Le projet gouvernemental est également pointé du doigt pour son incapacité à apporter des réponses stratégiques capables de renforcer la souveraineté pharmaceutique nationale. Les statistiques récentes communiquées par la profession illustrent une tendance pour le moins alarmante concernant la part de l’industrie pharmaceutique marocaine dans la couverture des besoins du marché local. Celle-ci a drastiquement chuté, passant de près de 80% à environ 50%. Ce recul spectaculaire s’accompagne logiquement d’une dépendance accrue à l’égard des importations, ce qui expose dangereusement le système de santé national aux aléas des chaînes d’approvisionnement mondiales et aux fluctuations imprévisibles des marchés internationaux. De plus, les officinaux expriment de sérieux doutes quant à l’efficacité réelle des nouveaux mécanismes de tarification proposés.

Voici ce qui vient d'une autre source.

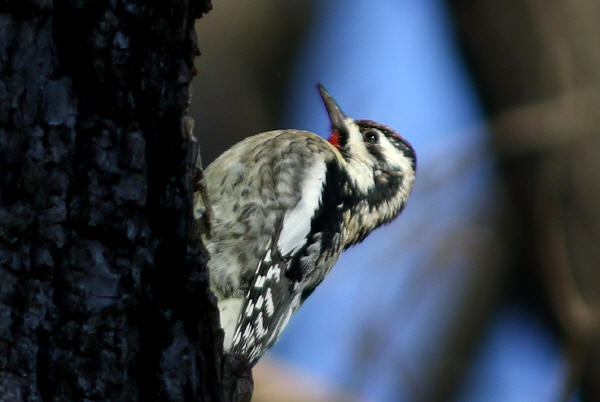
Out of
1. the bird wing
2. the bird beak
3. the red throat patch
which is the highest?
the bird beak

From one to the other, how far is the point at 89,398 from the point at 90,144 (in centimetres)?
43

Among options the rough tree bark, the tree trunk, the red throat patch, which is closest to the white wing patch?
the red throat patch

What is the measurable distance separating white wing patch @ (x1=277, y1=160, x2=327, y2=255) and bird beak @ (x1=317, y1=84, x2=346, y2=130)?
600mm

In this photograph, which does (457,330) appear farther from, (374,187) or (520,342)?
(374,187)

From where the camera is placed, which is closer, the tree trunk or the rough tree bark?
the rough tree bark

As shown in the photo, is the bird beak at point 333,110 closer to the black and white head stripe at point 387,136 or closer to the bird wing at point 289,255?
the black and white head stripe at point 387,136

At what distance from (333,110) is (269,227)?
2.72 feet

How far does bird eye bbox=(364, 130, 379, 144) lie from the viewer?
3.72 metres

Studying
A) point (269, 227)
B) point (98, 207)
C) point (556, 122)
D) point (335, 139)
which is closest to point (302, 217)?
point (269, 227)

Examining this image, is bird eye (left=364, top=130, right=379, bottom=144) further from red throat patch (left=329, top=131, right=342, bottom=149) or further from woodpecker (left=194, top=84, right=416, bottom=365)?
woodpecker (left=194, top=84, right=416, bottom=365)

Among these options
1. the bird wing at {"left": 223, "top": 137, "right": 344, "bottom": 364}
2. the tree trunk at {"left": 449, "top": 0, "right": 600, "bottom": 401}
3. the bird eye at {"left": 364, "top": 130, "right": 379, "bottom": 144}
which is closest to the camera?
the bird wing at {"left": 223, "top": 137, "right": 344, "bottom": 364}

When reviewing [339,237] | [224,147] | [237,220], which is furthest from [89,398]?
[224,147]

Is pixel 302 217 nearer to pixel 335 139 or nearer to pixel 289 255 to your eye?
pixel 289 255

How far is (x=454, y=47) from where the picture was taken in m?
4.72
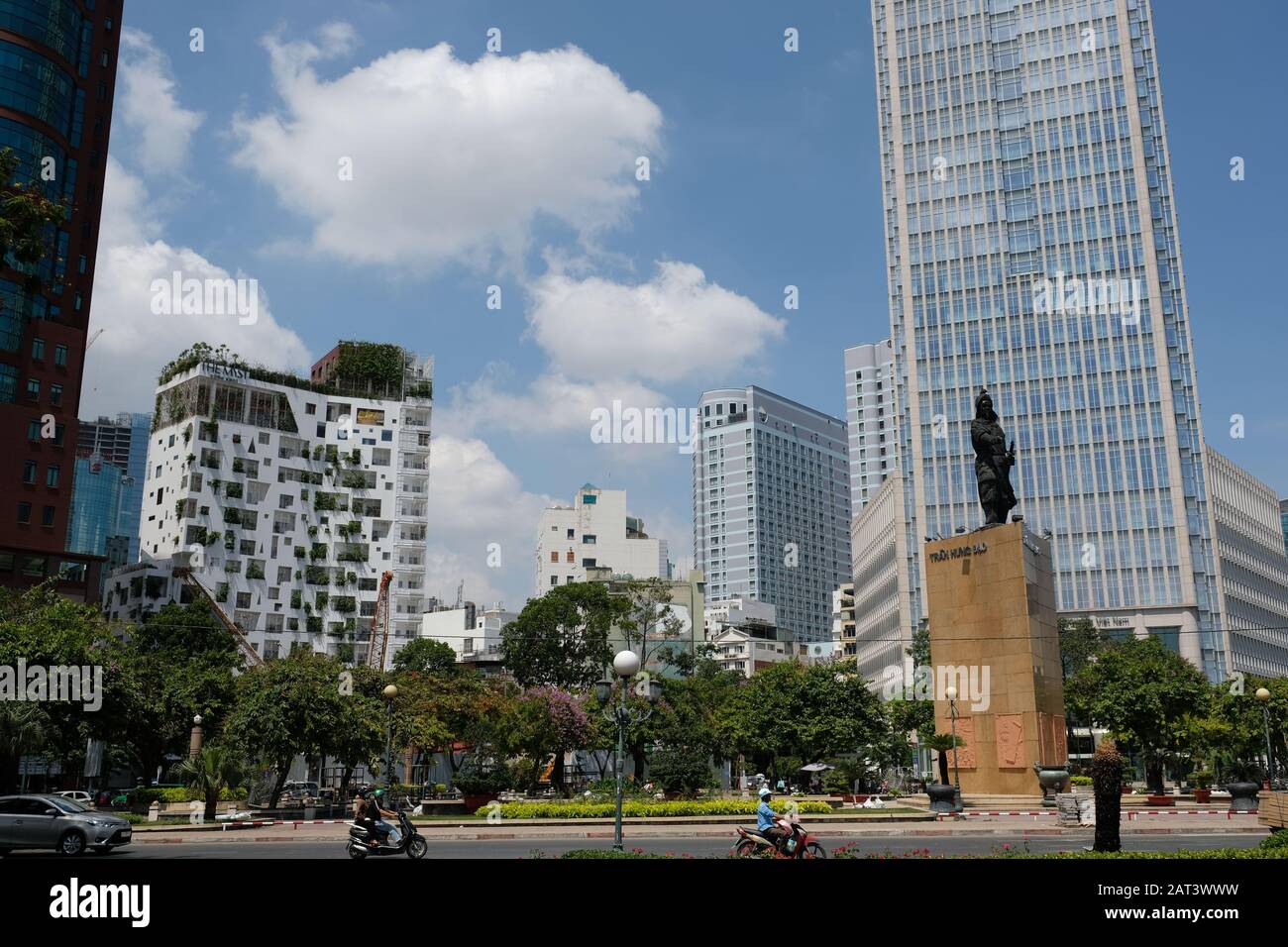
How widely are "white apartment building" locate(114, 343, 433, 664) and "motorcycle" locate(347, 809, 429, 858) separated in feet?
221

Ils estiment que la baisse promise des prix des médicaments onéreux n’aura qu’un impact limité sur le pouvoir d’achat des citoyens, profitant en réalité davantage aux laboratoires et aux organismes d’assurance maladie, sans s’attaquer aux véritables racines de la problématique des prix.

Dans ce climat de tension, explique Al Akhbar, «les pharmaciens ne dissimulent plus leurs craintes face aux probables retombées économiques désastreuses de ce texte sur leurs entreprises. Ils préviennent que la nouvelle législation accentuera inévitablement la précarité de nombreuses structures, surtout en l’absence de mesures d’accompagnement concrètes». Ils déplorent notamment la non-application des recommandations formulées par le Conseil de la concurrence, qui préconise de permettre aux pharmacies de diversifier leurs sources de revenus en proposant de nouvelles prestations de santé rémunérées.

Cette diversification est aujourd’hui perçue comme le seul rempart permettant de réduire la dépendance des officines à l’égard des marges réalisées sur la vente exclusive de médicaments et de garantir la pérennité du réseau pharmaceutique national. La préservation de ce maillage est d’autant plus cruciale qu’il constitue un pilier indispensable de la santé publique, particulièrement dans les zones rurales et périurbaines, où le pharmacien demeure souvent le principal acteur sanitaire de proximité.